Communities served by the Yellow Boat of Hope Foundation (January 2013)

  1. Zamboanga Funds for Little Kids: Layag-Layag, Brgy. Talon-Talon, Zamboanga City[13]
  2. Masbate Funds for Little Kids: Isla Mababoy, Brgy. Guinhadap, Monreal, Masbate[14]
  3. ZamSur Funds for Little Kids: Lakewood, Zamboanga del Sur[15]
  4. CDO Funds for Little Kids: Cagayan de Oro[16]
  5. Sibugay Funds for Little Kids - Sagip Bahay: Yellow Dorm Project: Zamboanga Sibugay[17]
  6. Negros Funds for Little Kids: Island of Roma in EB Magalona[18] and Matabas Island, Sagay City in Negros Occidental[19]
  7. Zamboanga del Norte Funds for Little Kids, Siayan and Dipolog City[20]
  8. Monte Central Funds for Little Kids, Subanon, Zamboanga Peninsula[21]



  1. The photos are so beautiful. Getting out of your comfort zone, indeed! But the place has a rustic charm, and I bet the people who live there are happy despite the limited means

  2. Lovely photos. It must be a really good experience for you visiting such a place and interacting with the community there.

  3. What a meaningful adventure. I wouldn't wonder why these people prefers to live in this community despite of being far from the mainland. The place is so beautiful.
    More boats for the Layag-layag community.

  4. something new, how i wish yellow boat of hope, also have here in manila.. i think it will be a nice foundation to support..

  5. Oh, I've had a time in my life that I was into this kind of activities, and it was really rewarding. :) Good show!

  6. I bet you really enjoyed this great adventure. Kudos to you and the team. May God bless you more.

    Mommy Maye

  7. great advocacy! your shots reminds me of going back in the province.. :)

  8. I love this! You get to help and have an adventure as well.

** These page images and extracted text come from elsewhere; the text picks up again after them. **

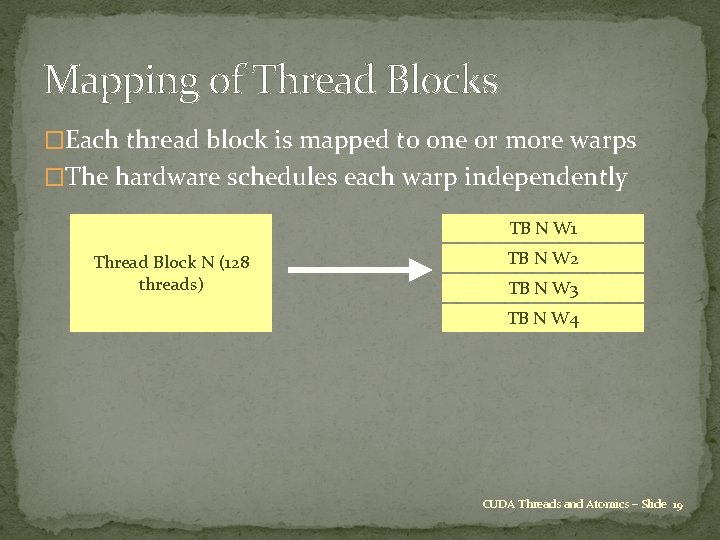 Mapping of Thread Blocks

□Each thread block is mapped to one or more warps

□The hardware schedules each warp independently

Thread Block N (128 threads)

TB N W1

TB N W2

TB N W3

TB N W4

CUDA Threads and Atomics – Slide 19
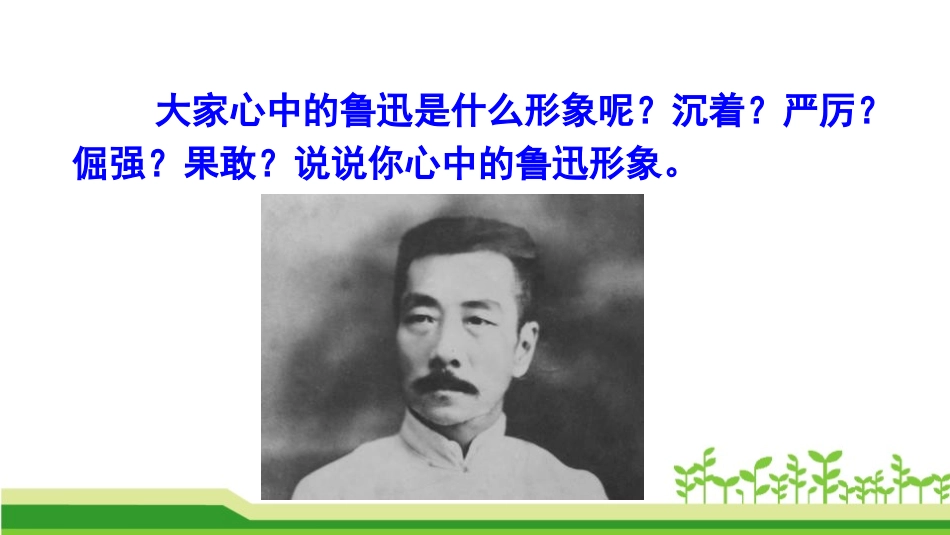 大家心中的鲁迅是什么形象呢？沉着？严厉？倔强？果敢？说说你心中的鲁迅形象。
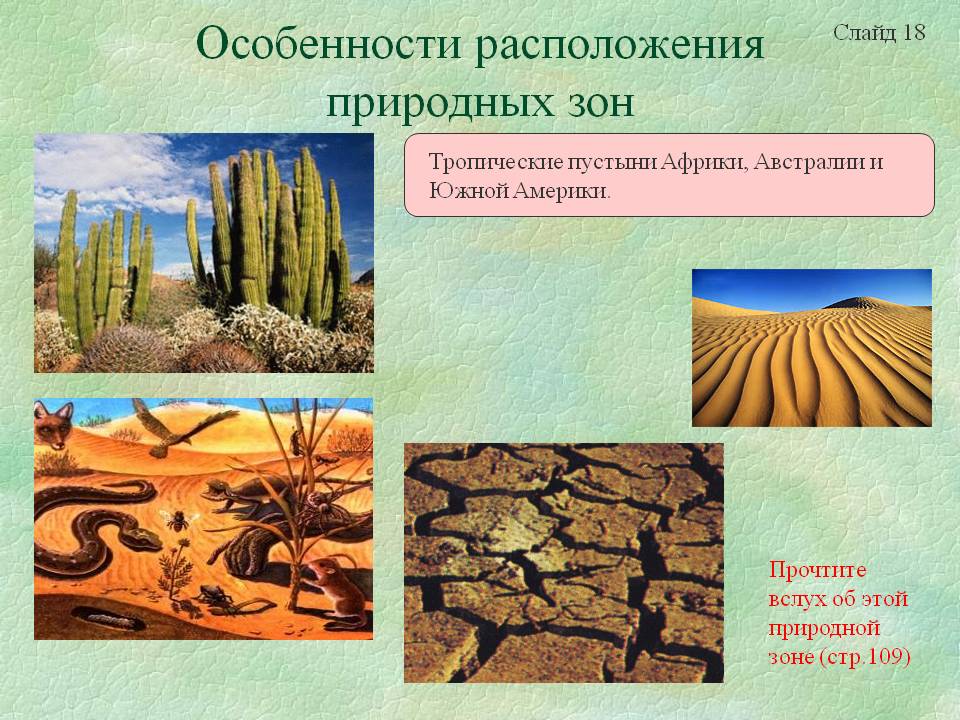 Особенности расположения природных зон

Слайд 18

Тропические пустыни Африки, Австралии и Южной Америки.

Прочтите вслух об этой природной зоне (стр.109)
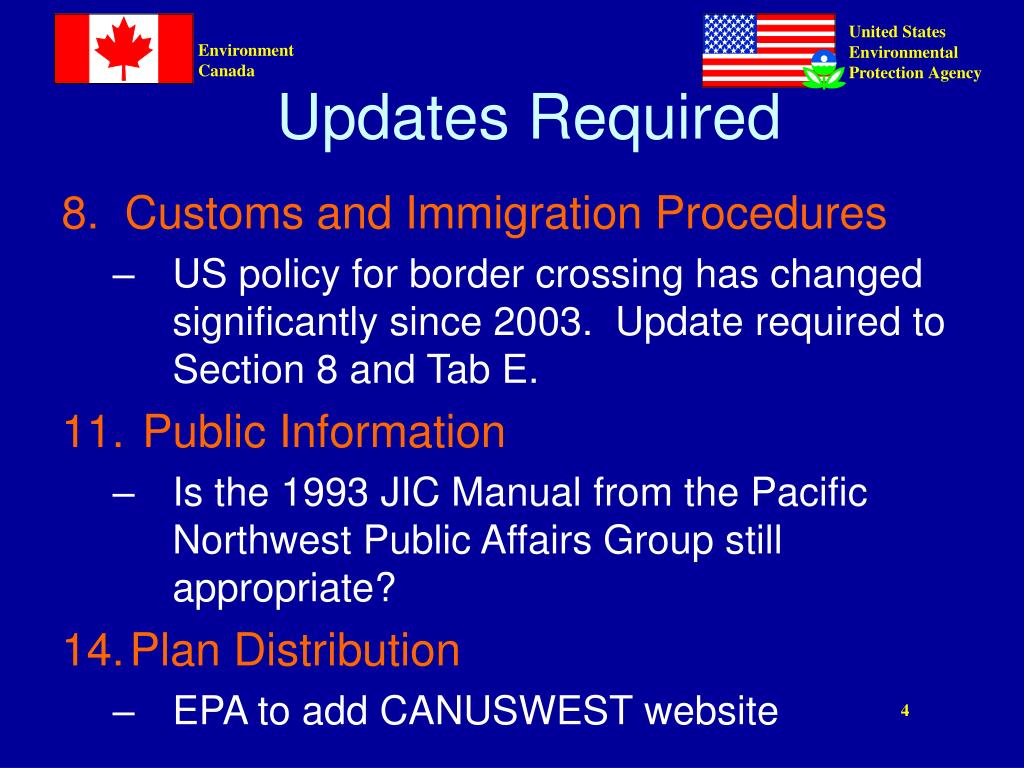 Environment Canada

United States Environmental Protection Agency

Updates Required

8. Customs and Immigration Procedures

– US policy for border crossing has changed significantly since 2003. Update required to Section 8 and Tab E.

11. Public Information

– Is the 1993 JIC Manual from the Pacific Northwest Public Affairs Group still appropriate?

14. Plan Distribution

– EPA to add CANUSWEST website

4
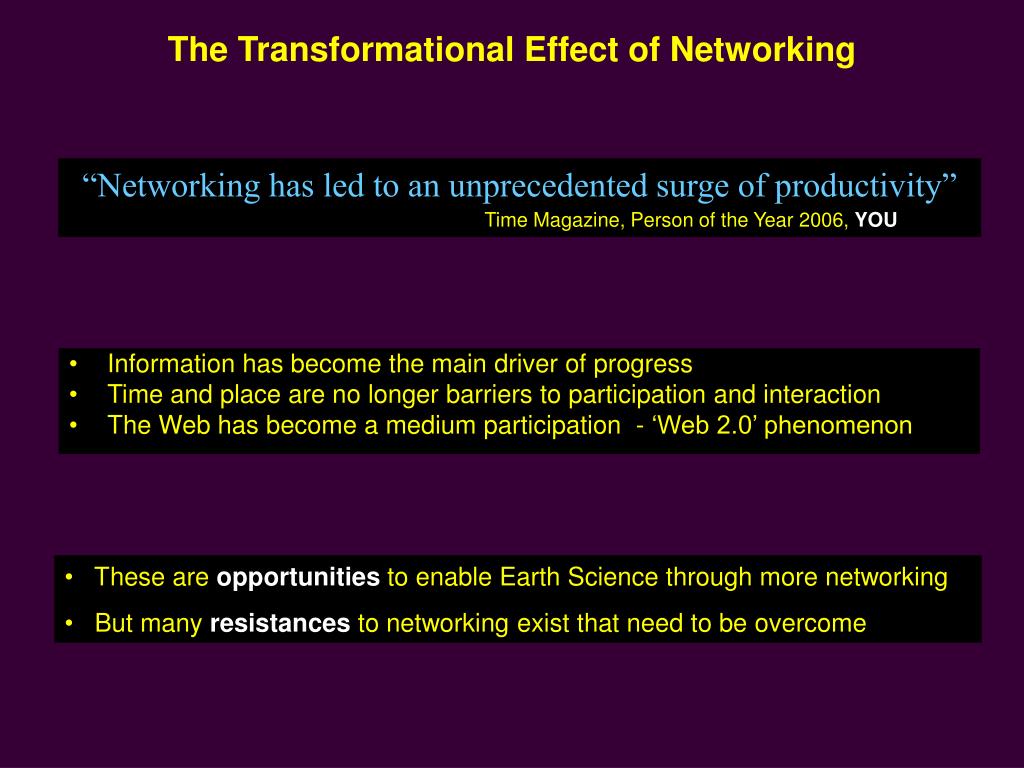 The Transformational Effect of Networking

“Networking has led to an unprecedented surge of productivity”
Time Magazine, Person of the Year 2006, YOU

• Information has become the main driver of progress
• Time and place are no longer barriers to participation and interaction
• The Web has become a medium participation - ‘Web 2.0’ phenomenon

• These are opportunities to enable Earth Science through more networking
• But many resistances to networking exist that need to be overcome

  9. Interesting! it is like a water world. Oh, I remember Tzu Chi Foundation, they gave us blanket and a sack of rice after Pedring's calamity in Calumpit. i am really thankful to them.

  10. This is a great advocacy. I used to visit communities, too, but I don't think I have the courage to visit a community like this. I'm afraid of open water!

  11. Looks like a good adventure going to the layag-layag village. Way of living in these communities may not be that easy but I envy them for the beautiful place that surrounds them. Being close to nature gives a stress-free feeling.

  12. Oh wow! What an awesome and touching adventure you had. As a parent, this is something to show to my children and make it a perfect example of how lucky they are compared to these children who has to travel by water just to avail of education. Continue inspiring us with your adventures Mam. :-)

  13. That was a lovely experience! You get some kind of adventure and nature trip plus an opportunity to see the "real world". Congrats Doc!

  14. Great adventure! I remember watching a tv documentary about these yellow boats.

  15. that was a super-super enjoyable adventure cum charitable work
    keep it up

  16. It sure is enriching to travel and get to know other communities and cultures. What kind of shoes did you wear for this adventure? :-)

    1. I just wore sandals. We were just told not to wear slippers because it might float away!

  17. Never been in this place. Actually it's my first time to hear about Layag-Layag. I love the sand bar photo, you took the shot beautifully. :)

    1. Thanks. Many people in ZC also don't know it exists!

  18. I missed my college days, the organization that I have been and the one that opened my eyes to exciting adventures and learning. Too bad during that time there were no digital cameras to capture most of the moments.

    Great photos I enjoyed viewing them.